The results are published in the Journal of Experimental Medicine .
Most people infected with SARS-CoV-2 experience only mild symptoms.
Some patients show severe symptoms. In these patients, the virus mounts an aberrant inflammatory response that can damage the lungs and result in acute respiratory distress syndrome (ARDS).
Severe cases of COVID-19 can also potentially result in the death of the patient.
The inflammatory molecules and immune cells responsible for ARDS associated with coronavirus remain unclear.
Unconventional T cells
Unconventional T cells are a type of immune cells that are found in the lungs and other mucosal tissues in the body.
These cells help control the response to viral infection.
"Despite this, the role of unconventional T cells in the pathophysiological process of SARS-CoV-2-driven ARDS has not yet been explored," says, Christophe Paget.
The researchers examined 30 researchers who were admitted to intensive care with severe COVID-19.
The severe COVID-19 patients were compared with healthy volunteers or patients admitted in the ICU for other reasons.
The researchers compared the immune cells in the blood and lungs of the participants.
The two types of unconventional T-cells - mucosal-associated invariant T (MAIT) and invariant natural killer T (iNKT) cells were found to be dramatically reduced in the blood of severe COVID-19 patients.
An increase in the number of MAIT cells in the patients' airways was observed.

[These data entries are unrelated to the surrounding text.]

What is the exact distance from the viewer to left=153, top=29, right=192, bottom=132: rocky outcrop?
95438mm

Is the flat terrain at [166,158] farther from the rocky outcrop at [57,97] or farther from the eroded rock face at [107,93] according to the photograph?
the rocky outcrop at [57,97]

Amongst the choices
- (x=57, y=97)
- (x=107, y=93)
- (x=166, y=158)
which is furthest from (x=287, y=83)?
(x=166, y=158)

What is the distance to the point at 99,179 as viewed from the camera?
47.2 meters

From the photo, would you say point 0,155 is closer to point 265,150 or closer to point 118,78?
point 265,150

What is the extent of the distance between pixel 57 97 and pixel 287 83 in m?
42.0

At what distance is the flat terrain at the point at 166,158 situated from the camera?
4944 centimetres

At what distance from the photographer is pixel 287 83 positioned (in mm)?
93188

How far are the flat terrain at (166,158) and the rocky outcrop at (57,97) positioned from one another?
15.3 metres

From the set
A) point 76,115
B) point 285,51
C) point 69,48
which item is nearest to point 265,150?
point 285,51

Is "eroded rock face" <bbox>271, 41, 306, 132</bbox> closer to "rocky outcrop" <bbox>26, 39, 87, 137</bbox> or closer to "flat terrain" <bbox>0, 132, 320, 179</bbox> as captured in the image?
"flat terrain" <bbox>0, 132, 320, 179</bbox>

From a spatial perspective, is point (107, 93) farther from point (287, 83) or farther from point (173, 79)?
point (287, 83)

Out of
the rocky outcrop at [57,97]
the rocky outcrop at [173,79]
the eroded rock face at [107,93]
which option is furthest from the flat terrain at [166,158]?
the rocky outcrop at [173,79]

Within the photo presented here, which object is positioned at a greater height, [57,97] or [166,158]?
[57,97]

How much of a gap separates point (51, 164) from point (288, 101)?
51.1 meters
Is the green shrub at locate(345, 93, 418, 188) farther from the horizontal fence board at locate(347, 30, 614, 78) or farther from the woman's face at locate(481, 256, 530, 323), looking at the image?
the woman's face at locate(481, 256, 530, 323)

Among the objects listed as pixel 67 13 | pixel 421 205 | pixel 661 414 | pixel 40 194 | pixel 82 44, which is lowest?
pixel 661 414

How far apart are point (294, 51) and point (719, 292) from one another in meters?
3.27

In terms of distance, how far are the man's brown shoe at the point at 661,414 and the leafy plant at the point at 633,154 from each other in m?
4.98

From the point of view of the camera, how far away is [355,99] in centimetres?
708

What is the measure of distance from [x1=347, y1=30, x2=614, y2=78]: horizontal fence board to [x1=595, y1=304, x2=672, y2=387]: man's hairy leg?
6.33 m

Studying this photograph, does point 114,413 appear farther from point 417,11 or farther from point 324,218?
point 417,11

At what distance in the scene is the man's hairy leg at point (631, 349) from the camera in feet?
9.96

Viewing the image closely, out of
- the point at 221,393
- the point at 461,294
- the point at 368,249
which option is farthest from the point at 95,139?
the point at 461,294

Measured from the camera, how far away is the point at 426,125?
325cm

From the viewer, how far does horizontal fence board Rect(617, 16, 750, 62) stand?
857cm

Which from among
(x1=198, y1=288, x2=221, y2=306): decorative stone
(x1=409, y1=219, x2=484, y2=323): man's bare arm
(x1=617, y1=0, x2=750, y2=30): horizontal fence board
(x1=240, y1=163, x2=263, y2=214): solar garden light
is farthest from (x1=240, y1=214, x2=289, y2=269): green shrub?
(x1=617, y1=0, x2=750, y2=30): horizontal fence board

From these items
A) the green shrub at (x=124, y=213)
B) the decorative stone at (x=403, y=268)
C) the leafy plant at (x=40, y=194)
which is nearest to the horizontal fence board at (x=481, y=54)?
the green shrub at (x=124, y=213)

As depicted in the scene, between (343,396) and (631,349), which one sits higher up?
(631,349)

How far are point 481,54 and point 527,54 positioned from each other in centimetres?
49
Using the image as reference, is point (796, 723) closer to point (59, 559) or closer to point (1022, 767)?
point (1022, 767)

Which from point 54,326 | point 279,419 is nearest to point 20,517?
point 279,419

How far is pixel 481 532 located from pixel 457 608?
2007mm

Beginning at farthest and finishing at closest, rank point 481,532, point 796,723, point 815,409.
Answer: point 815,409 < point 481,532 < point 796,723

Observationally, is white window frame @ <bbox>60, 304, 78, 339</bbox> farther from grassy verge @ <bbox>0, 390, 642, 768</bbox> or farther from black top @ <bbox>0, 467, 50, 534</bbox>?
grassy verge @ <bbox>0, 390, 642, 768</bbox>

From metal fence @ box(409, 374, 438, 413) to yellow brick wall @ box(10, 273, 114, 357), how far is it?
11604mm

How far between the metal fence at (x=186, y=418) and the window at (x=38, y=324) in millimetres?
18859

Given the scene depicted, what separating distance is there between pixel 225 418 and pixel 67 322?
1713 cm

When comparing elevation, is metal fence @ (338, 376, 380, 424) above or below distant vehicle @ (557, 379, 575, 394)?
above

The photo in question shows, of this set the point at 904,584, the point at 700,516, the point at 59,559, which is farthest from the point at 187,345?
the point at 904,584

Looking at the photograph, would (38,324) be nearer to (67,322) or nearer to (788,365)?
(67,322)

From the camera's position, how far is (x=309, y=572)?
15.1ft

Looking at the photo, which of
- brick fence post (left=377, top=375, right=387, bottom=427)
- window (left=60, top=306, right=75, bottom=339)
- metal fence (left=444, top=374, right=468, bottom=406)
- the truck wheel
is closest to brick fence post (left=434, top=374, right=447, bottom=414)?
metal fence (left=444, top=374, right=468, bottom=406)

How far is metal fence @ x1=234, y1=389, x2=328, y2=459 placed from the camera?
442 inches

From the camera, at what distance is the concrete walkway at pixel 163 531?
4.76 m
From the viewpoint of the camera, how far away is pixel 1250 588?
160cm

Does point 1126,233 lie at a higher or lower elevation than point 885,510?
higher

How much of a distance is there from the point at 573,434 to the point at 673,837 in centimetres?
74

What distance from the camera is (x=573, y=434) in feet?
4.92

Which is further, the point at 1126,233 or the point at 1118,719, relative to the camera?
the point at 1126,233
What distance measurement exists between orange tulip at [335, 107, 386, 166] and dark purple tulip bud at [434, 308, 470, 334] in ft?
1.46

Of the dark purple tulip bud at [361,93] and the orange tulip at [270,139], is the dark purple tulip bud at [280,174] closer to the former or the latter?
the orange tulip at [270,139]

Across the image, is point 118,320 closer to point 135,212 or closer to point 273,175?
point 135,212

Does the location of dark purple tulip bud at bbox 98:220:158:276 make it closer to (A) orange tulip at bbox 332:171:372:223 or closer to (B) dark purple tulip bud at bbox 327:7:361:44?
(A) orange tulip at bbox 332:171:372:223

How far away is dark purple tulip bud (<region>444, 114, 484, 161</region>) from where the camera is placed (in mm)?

This finding suggests that these cells might move from the blood to the lungs in order to control SARS-CoV-2 infection response.
The MAIT and iNKT cells were also highly activated in severe COVID-19 patients. They also produced distinct sets of inflammatory molecules.
COVID-19 patients with active MAIT and iNKT during their admittance to the ICU were less susceptible to low blood oxygen levels than those patients with less active MAIT and iNKT.
"This suggests that MAIT and iNKT cells might play a beneficial role during severe COVID-19, although their precise functions and associated mechanisms require further investigation," says Jouan.
MAIT and iNKT cells could be potential biomarkers or targets of immune intervention strategies. Additional studies need to be conducted to understand more about the role of these cells in SARS-CoV-2 infection.